Abstract: Civil aviation security check is an important part of air defense security, and it is the last line of defense to prevent passengers and their carry-on luggage from carrying prohibited items into the aircraft. TheInternational Air Transport Association (IATA) proposed“future security checkpoint”, through a series of security inspection equipment alone or in combination, combined with the passenger information for risk assessment, and allocated differentiated security channel for passengers with different risk levels. At present, most airports in the United States have begun to use the double equipment combination of walk-through metal detector and millimeter wave human body imaging equipment, where walk-through metal detector is the first stage of inspection, and millimeter wave human body imaging equipment is the second stage of inspection. This paper intends to study this double equipment system.
   In the process of passenger personal inspection, two types of errors will occur when the security inspection equipment is running: false alarm and false clear. The false clear leads to passengers carrying contraband into the aircraft, and the false alarm takes up the security inspection resources. The two types of errors affect the security of the system and cause waste of security costs. Because the two types of errors generated by the security inspection system can’t be eliminated, it is of great significance to optimize the security cost within the acceptable range of the two types of errors in the system. This paper studies a dual-device system based on walk-through metal detector and millimeter wave body imaging device, and optimizes the security cost on the premise of ensuring system security. Personal security equipment produces the two types of errors: false alarm and false release when checking passengers. The response of the security equipment is simulated by normal distribution, and the probability of the two types of errors is controlled by the equipment alarm threshold. After all passengers pass through the first-stage walk through metal door, the second-stage millimeter wave body imaging device is checked according to the alarm of the walk-through metal detector. The combined alarm of the two devices determines the system alarm and system clear. Security rule 1: all the first-stage and second-stage equipment alarms lead to the security system alarm; the security system release refers to the situation where the first-stage equipment does not raise the alarm, or the first-stage equipment sounds the alarm but the second-stage equipment does not sound the alarm. Security rule 2: the first-stage equipment raises the alarm, or the first-stage equipment does not raise the alarm but the second-stage equipment sounds the alarm; the security system clear refers to the situation where the first-stage and second-stage equipment do not raise the alarm. The security of the two security rules is analyzed within the acceptable range of the two types of errors, and the best security rules for strict and common security channels are determined. Aiming at the two kinds of security rules, the nonlinear programming models of security cost are established respectively with the two kinds of system errors as the constraints, and finally solved by Monte Carlo simulation method.
   Compared with the existing research, the innovation in this paper is mainly reflected in the following: this paper simulates the response of security equipment as a normal distribution, and considers the variability of the two kinds of error probabilities of the equipment with the threshold; it analyzes the security and applicability of the two kinds of security rules. By comparing their respective advantages, the best security rules are assigned to the common and strict security channels. The results show that security rule 1 is suitable for the common security channel, and security rule 2 is suitable for the strict security channel. The minimum security cost of the two rules is similar, and the per capita security cost of security rule 1 is lower than that of security rule 2.

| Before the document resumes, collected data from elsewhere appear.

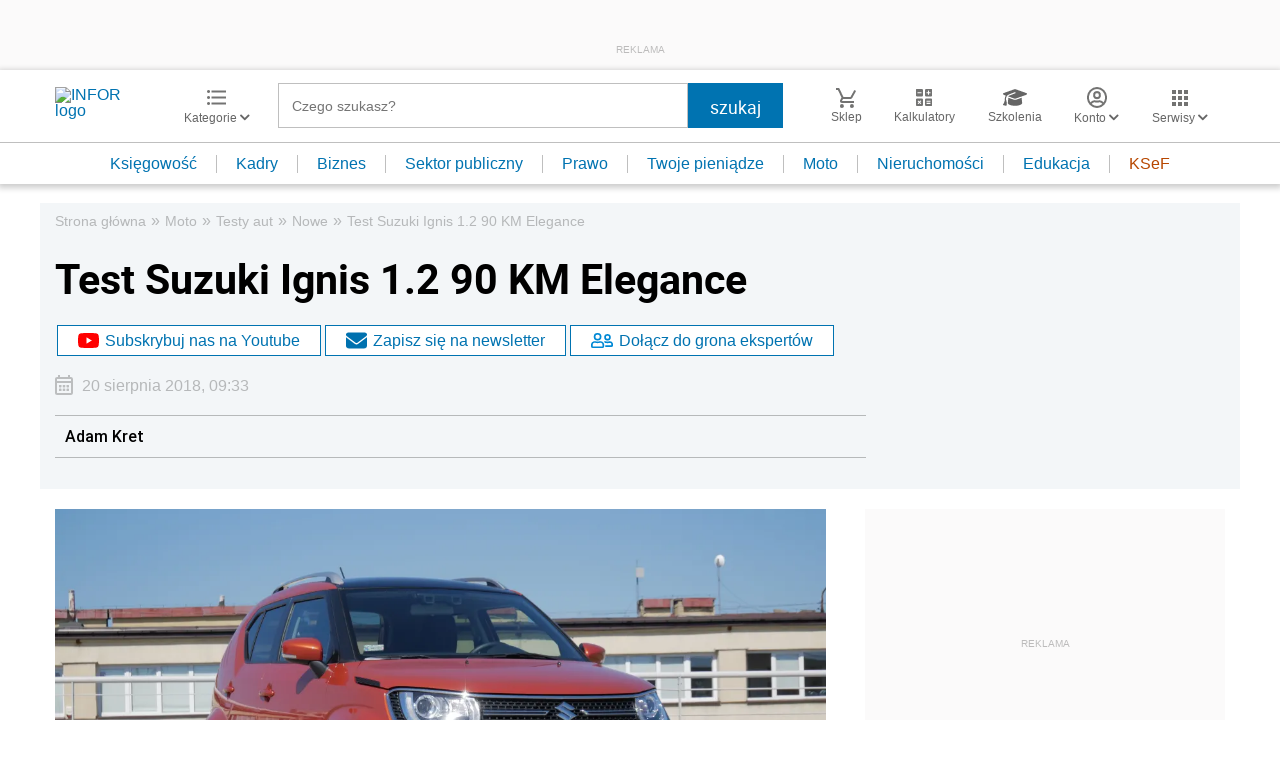

--- FILE ---
content_type: text/html; charset=utf-8
request_url: https://www.google.com/recaptcha/api2/aframe
body_size: 176
content:
<!DOCTYPE HTML><html><head><meta http-equiv="content-type" content="text/html; charset=UTF-8"></head><body><script nonce="qEwkuGGWI-7ReXC0ABbJAw">/** Anti-fraud and anti-abuse applications only. See google.com/recaptcha */ try{var clients={'sodar':'https://pagead2.googlesyndication.com/pagead/sodar?'};window.addEventListener("message",function(a){try{if(a.source===window.parent){var b=JSON.parse(a.data);var c=clients[b['id']];if(c){var d=document.createElement('img');d.src=c+b['params']+'&rc='+(localStorage.getItem("rc::a")?sessionStorage.getItem("rc::b"):"");window.document.body.appendChild(d);sessionStorage.setItem("rc::e",parseInt(sessionStorage.getItem("rc::e")||0)+1);localStorage.setItem("rc::h",'1768725412018');}}}catch(b){}});window.parent.postMessage("_grecaptcha_ready", "*");}catch(b){}</script></body></html>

Key words: passenger security cost, two types of errors, two security rules, Monte Carlo simulation

摘要： 为了节约机场旅客人身安检成本,研究基于通过式金属门和毫米波人体成像设备的双设备系统,在确保系统安全性的前提下,对安检成本进行优化。人身安检设备在检查旅客时会产生错误报警和错误放行两类错误,通过正态分布模拟安检设备的响应,利用设备报警阈值控制两类错误发生的概率。所有旅客经过一阶段通过式金属门检查后,然后根据通过式金属门的报警情况确定是否进行二阶段毫米波人体成像设备检查,组合双设备的报警情况确定系统报警和系统放行。在两类错误可接受范围内分析两种安检规则的安全性,确定严格和普通安检通道最佳的安检规则。针对两种安检规则,以系统两类错误为限制条件,分别建立安检成本的非线性规划模型,最后利用蒙特卡罗模拟法求解。结果表明:安检规则1适合普通安检通道,安检规则2适合严格安检通道;两种规则的最低安检成本相近,安检规则1的人均安检成本低于安检规则2。

关键词: 安检成本, 两类错误, 安检规则, 蒙特卡罗模拟